Math problem: New Game In Town

A brute force method with Excel gave me an EV of 2.01898101897439.
But I bet there's an elegant way to do the math.

Correct, but how about some details?

Before I begin, note that I use (n)C(k) to denote the number of combinations of n things taken k at a time; this is also C(n,k) or Combin(n,k).

This puzzle involves something called the Hockey Stick Principle:
(n)C(n) + (n+1)C(n) + (n+2)C(n) + ... + (n+k)C(n) = (n+k+1)C(n+1)
The name comes from the shape of the line of numbers when this is done on Pascal's Triangle.

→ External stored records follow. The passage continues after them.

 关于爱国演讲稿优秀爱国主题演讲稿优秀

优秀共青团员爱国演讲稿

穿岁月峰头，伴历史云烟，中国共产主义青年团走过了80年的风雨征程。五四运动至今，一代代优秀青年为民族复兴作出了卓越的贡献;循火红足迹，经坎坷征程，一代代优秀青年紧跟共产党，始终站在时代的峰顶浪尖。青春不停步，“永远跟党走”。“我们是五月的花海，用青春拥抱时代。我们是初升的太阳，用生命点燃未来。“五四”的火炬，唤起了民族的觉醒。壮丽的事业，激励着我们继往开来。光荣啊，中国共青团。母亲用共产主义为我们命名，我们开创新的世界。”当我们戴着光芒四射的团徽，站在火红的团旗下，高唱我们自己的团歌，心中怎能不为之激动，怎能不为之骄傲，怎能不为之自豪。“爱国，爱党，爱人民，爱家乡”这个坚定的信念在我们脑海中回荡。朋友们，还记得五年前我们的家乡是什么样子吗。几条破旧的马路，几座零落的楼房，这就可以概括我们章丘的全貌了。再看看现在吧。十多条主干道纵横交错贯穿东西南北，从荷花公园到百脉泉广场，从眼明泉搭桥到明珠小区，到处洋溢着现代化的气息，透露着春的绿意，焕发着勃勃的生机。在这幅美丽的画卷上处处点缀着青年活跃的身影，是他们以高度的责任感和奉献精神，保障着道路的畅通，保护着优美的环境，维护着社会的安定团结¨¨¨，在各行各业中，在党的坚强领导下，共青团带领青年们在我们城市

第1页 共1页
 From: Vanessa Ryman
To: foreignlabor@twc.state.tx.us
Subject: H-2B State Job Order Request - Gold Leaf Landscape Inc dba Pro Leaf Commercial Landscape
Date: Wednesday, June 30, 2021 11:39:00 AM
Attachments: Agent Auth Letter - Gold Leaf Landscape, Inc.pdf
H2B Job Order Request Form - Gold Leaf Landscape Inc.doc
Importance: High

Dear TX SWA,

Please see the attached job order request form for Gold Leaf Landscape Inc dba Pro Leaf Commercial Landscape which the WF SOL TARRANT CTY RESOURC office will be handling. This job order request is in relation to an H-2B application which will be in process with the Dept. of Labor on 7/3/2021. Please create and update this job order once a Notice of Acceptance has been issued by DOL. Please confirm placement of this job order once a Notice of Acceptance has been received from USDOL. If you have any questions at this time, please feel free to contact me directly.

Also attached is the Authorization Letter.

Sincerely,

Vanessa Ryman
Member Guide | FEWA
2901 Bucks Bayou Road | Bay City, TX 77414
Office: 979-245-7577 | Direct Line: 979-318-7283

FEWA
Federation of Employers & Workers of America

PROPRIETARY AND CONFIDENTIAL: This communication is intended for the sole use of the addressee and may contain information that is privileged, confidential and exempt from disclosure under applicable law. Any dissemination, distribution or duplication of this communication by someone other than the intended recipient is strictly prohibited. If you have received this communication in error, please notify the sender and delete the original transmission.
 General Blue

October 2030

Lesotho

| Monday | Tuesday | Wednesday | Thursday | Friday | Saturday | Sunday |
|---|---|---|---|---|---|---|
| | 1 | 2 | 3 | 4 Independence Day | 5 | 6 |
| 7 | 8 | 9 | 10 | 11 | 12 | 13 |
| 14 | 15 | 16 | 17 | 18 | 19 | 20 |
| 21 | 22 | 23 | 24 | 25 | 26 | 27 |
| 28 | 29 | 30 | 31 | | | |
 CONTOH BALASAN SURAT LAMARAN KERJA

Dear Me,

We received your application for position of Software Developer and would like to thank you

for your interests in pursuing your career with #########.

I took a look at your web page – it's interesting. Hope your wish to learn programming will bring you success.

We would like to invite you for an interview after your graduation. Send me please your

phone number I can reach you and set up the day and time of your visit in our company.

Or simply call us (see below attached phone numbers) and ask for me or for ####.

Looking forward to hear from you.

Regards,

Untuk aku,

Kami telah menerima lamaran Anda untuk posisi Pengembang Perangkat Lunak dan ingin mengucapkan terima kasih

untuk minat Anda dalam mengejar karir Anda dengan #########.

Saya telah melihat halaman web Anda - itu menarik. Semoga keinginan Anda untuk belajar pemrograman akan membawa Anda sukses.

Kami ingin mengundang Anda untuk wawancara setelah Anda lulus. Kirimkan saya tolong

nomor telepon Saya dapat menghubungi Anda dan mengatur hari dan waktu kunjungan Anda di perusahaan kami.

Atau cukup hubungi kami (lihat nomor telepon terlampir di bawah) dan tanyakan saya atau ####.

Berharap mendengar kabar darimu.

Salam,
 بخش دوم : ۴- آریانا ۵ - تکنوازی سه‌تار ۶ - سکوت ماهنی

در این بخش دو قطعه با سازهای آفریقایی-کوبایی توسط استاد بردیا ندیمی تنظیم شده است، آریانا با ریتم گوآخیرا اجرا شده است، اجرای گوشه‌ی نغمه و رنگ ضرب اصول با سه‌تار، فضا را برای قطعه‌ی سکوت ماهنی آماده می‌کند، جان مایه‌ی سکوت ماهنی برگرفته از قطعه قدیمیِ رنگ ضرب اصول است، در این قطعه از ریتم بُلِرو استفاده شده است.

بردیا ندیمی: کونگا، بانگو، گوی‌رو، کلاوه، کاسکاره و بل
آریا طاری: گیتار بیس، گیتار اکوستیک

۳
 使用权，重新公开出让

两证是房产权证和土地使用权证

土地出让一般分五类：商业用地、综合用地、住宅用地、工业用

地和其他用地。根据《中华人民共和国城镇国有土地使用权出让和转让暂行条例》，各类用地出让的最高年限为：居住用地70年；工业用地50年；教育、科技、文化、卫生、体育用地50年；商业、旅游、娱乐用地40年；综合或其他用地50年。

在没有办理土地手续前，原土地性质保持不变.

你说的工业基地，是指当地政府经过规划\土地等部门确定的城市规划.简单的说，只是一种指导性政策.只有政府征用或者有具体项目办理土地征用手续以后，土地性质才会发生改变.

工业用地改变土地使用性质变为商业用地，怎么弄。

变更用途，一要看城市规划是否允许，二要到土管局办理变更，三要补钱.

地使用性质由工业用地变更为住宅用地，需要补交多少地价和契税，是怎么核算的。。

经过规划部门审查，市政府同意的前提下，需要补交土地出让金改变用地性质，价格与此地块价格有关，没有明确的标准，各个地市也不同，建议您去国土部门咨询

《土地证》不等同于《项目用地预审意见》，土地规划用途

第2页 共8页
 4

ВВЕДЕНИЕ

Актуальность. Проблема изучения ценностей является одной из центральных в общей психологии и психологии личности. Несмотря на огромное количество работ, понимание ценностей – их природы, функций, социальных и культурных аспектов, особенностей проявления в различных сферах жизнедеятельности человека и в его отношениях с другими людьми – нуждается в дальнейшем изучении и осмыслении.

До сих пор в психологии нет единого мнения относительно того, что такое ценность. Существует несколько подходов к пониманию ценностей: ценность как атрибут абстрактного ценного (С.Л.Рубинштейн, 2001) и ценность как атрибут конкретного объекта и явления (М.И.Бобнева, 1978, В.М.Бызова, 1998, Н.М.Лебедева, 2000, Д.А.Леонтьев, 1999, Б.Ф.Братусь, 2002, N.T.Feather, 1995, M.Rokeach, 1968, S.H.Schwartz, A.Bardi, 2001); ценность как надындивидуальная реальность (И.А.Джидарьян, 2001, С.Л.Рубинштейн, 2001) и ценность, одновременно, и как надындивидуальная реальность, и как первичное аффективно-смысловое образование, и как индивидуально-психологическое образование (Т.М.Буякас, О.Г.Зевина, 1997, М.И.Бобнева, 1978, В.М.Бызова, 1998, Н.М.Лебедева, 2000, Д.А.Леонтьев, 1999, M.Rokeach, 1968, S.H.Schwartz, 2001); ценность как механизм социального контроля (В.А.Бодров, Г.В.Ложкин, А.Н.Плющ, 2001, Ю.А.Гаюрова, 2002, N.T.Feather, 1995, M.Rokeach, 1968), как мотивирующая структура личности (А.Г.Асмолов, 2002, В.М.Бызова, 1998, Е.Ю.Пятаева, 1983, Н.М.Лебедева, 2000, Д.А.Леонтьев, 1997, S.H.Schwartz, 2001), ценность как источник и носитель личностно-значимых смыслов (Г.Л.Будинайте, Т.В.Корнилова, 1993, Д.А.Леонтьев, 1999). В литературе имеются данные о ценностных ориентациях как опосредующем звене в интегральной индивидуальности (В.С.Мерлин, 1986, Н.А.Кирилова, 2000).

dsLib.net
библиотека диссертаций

Anyway, I will solve the generic case of subsets of K numbers out of {1, 2, 3, ..., N}
There are a total of (N)C(K) subsets
Let S be the smallest number in the subset
There are N-S numbers greater than S, and K-1 of them make up the rest of the numbers in the subset, so there are (N-S)C(K-1) subsets with the smallest number S.
There are (N-1)C(K-1) with smallest number 1, (N-2)C(K-1) with smallest number 2, and so on through (N-(N-(K-1)))C(K-1) with the smallest number N-(K-1), which is the one subset {N-K+1, N-K+2, ..., N}.
The sum of the smallest numbers = 1 x (N-1)C(K-1) + 2 x (N-2)C(K-1) + 3 x (N-3)C(K-1) + ... + N-(K-1) x 1
= ( (N-1)C(K-1) + (N-2)C(K-1) + (N-3)C(K-1) + ... + (K-1)C(K-1) ) + ( (N-2)C(K-1) + (N-3)C(K-1) + (N-4)C(K-1) + ... + (K-1)C(K-1) ) + ... + ( (K)C(K-1) + (K-1)C(K-1) ) + (K-1)C(K-1)
Apply the Hockey Stick Principle to each element in the sum
The sum = (N)C(K) + (N-1)C(K) + (N-2)C(K) + ... + (K+1)C(K) + (K)C(K)
Apply it again to the sum to get (N + 1)C(K + 1)
The expected return = (N + 1)C(K + 1) / (N)C(K)
= ( (N + 1)! / ( (K + 1)! (N - K)! ) ) / ( N! / K! (N - K)! )
= (N + 1)! / ( (K + 1)! (N - K)! ) ) x K! (N - K)! / N!
= (N + 1) N! K! (N - K)! / ( (K + 1) K! (N - K)! ) N!)
= (N + 1) / (K + 1)